My grandson named his dog Anubis after the ancient Egyptian canine deity that is either a jackal or a dog.
Those long-ago Egyptians worshiped about 2,000 different gods of every variety, some part animal and part human. The holies were served by an army of priests in lavish temples. The Egyptian priesthood held enormous wealth.
Does anyone today think those gods were real – or just products of the fertile human imagination?
Similarly, the Aztecs of Central America sacrificed an estimated 20,000 people yearly to an array of strange deities, including an invisible feathered serpent. Did those gods actually exist, or were they pure fantasy?
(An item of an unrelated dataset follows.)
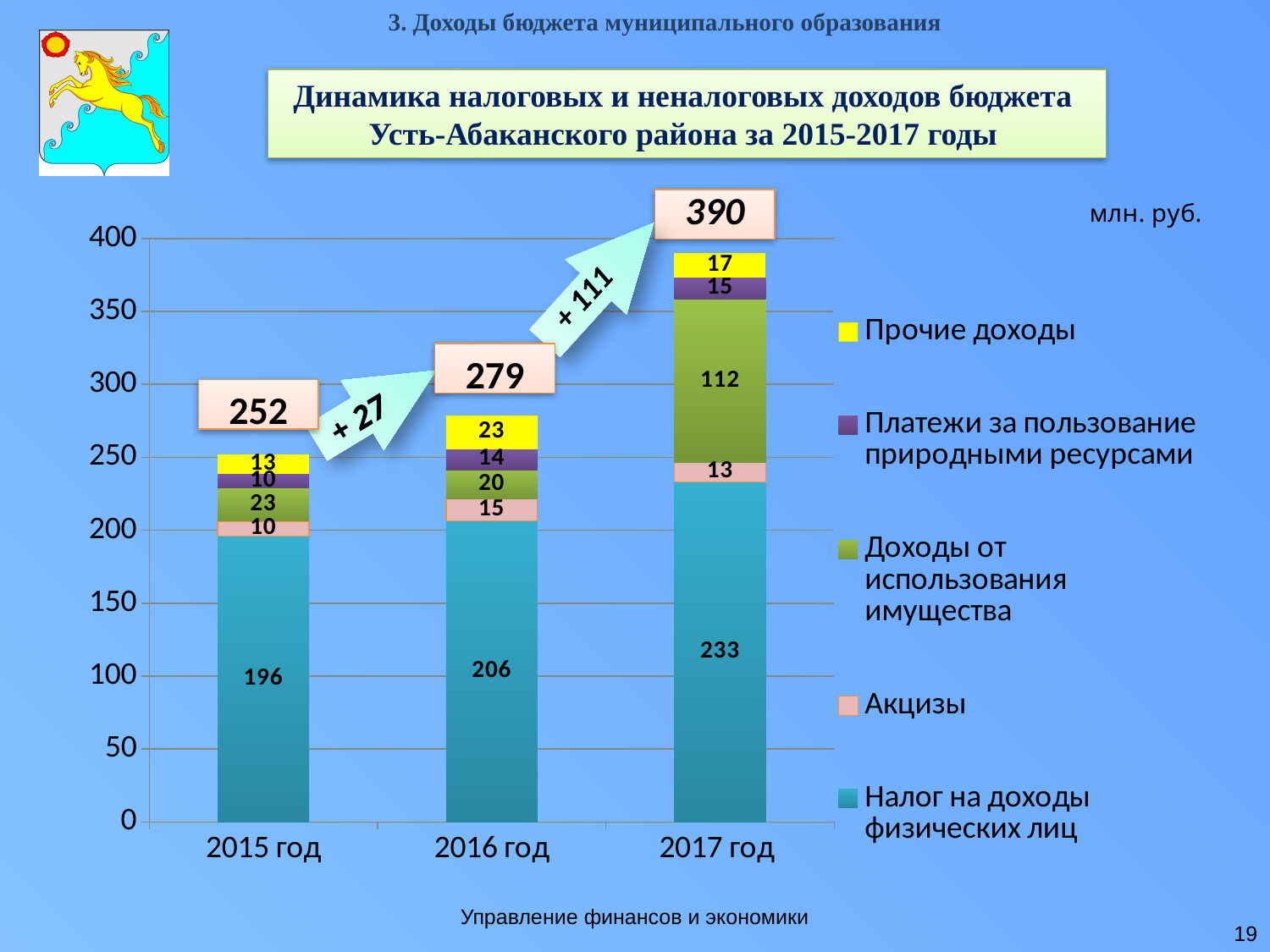
What is the total labelled above the stacked bar for 2017 год? 390 Which year has the highest total income? 2017 год What is the difference between Налог на доходы физических лиц in 2017 год and 2015 год? 37 Which is larger: Доходы от использования имущества in 2016 год or in 2017 год? 2017 год What is the value of Доходы от использования имущества for 2017 год? 112 How many series does the legend list? 5 What kind of chart is shown on the slide? Stacked bar chart What is the total labelled above the stacked bar for 2016 год? 279 What is the value of Налог на доходы физических лиц for 2017 год? 233 What is the value of Акцизы for 2016 год? 15 Which year has the lowest value for Налог на доходы физических лиц? 2015 год What is the value of Прочие доходы for 2015 год? 13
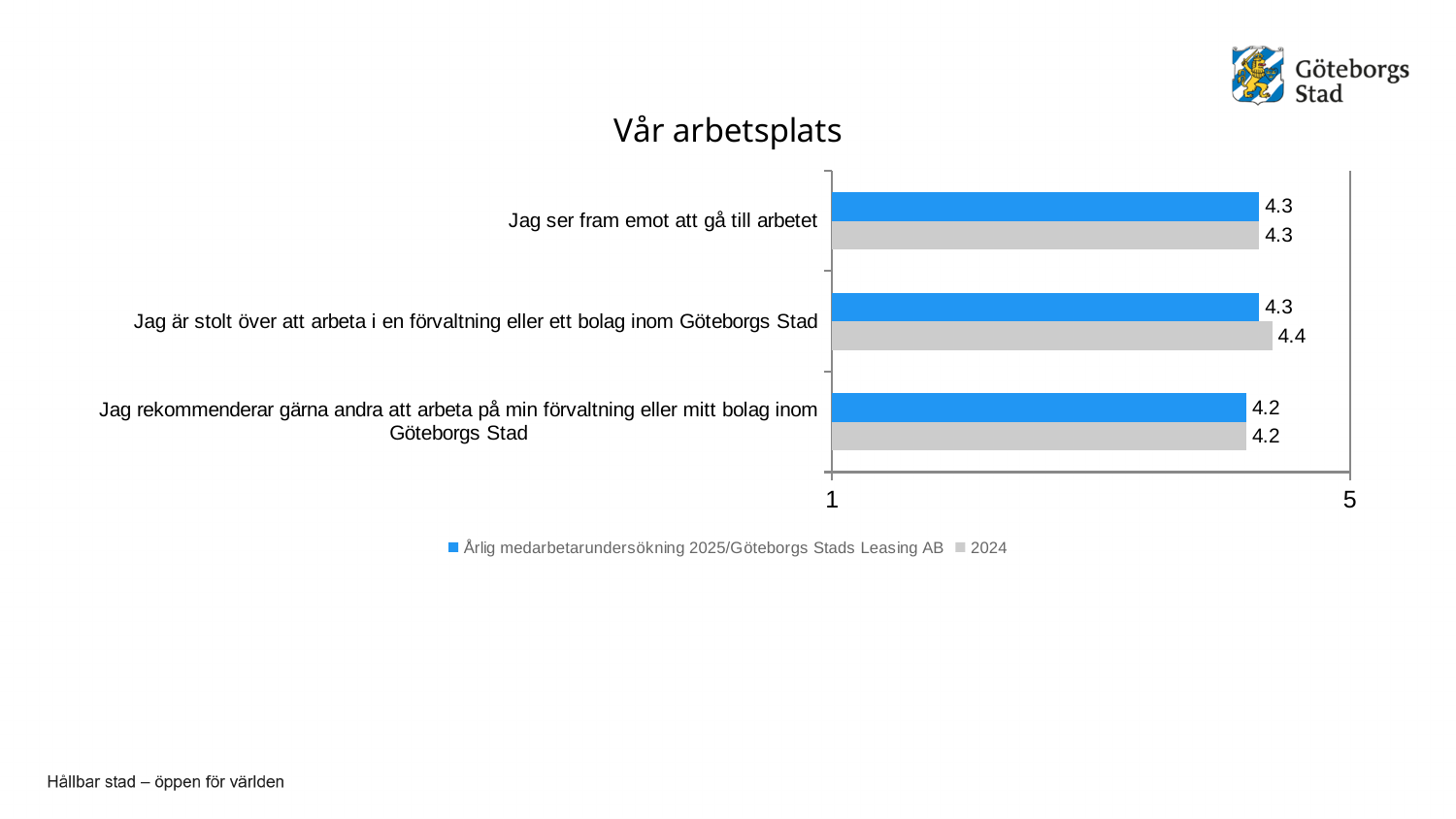
How many series does the legend list? 2 How many categories (statements) are shown in the chart? 3 What is the 2024 value for "Jag ser fram emot att gå till arbetet"? 4.3 What is the 2024 value for "Jag är stolt över att arbeta i en förvaltning eller ett bolag inom Göteborgs Stad"? 4.4 Which statement has the lowest 2025 value? Jag rekommenderar gärna andra att arbeta på min förvaltning eller mitt bolag inom Göteborgs Stad What is the 2025 value for "Jag rekommenderar gärna andra att arbeta på min förvaltning eller mitt bolag inom Göteborgs Stad"? 4.2 What is the title of the chart? Vår arbetsplats Which series is shown in blue? Årlig medarbetarundersökning 2025/Göteborgs Stads Leasing AB What is the difference between the 2024 and 2025 values for "Jag är stolt över att arbeta i en förvaltning eller ett bolag inom Göteborgs Stad"? 0.1 Which statement has the highest 2024 value? Jag är stolt över att arbeta i en förvaltning eller ett bolag inom Göteborgs Stad What kind of chart is shown on the slide? bar chart What is the 2025 (Årlig medarbetarundersökning 2025/Göteborgs Stads Leasing AB) value for "Jag ser fram emot att gå till arbetet"? 4.3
Most people know that ancient Greeks had a pantheon of colorful gods atop Mount Olympus. Greeks sacrificed great numbers of animals to them. And they visited oracles who supposedly transmitted messages from the gods. Wealth accumulated by the oracle of Delphi caused “sacred wars” that allowed Macedonians and Alexander to seize Greece and end the era of city-states.
The Roman empire had a similar pantheon. Were the Greek and Roman gods anything but imaginary?
Ancient Scandinavians worshiped a zoo of Norse gods – now considered imaginary.
Aged Hindu vedas say there are 33 gods, but later upanishads say 330 million. One, Ganesha, has an elephant head. Some Hindus pray over models of Shiva’s penis. Shiva’s consort, Kali, supposedly has many arms. In the 19th century, some Kali followers called Thugs strangled people on her behalf. They claimed that Brahma the creator was making people faster than Shiva the destroyer could eliminate them, so Kali requested help with termination. British colonial rulers stamped out the thuggery.
Is any of this real – or merely imaginary?
The Encyclopedia of Gods lists 2,500 known deities – all the way to Nyakaya, the Shilluk crocodile goddess. Who knows what a crocodile goddess is, or doubts that she was imaginary?
Montaigne said: “Man is certainly stark mad. He cannot make a worm, but he will make gods by the dozen.”
Since thousands of former deities now are seen as fantasies, why should anyone think that today’s supernatural gods are real?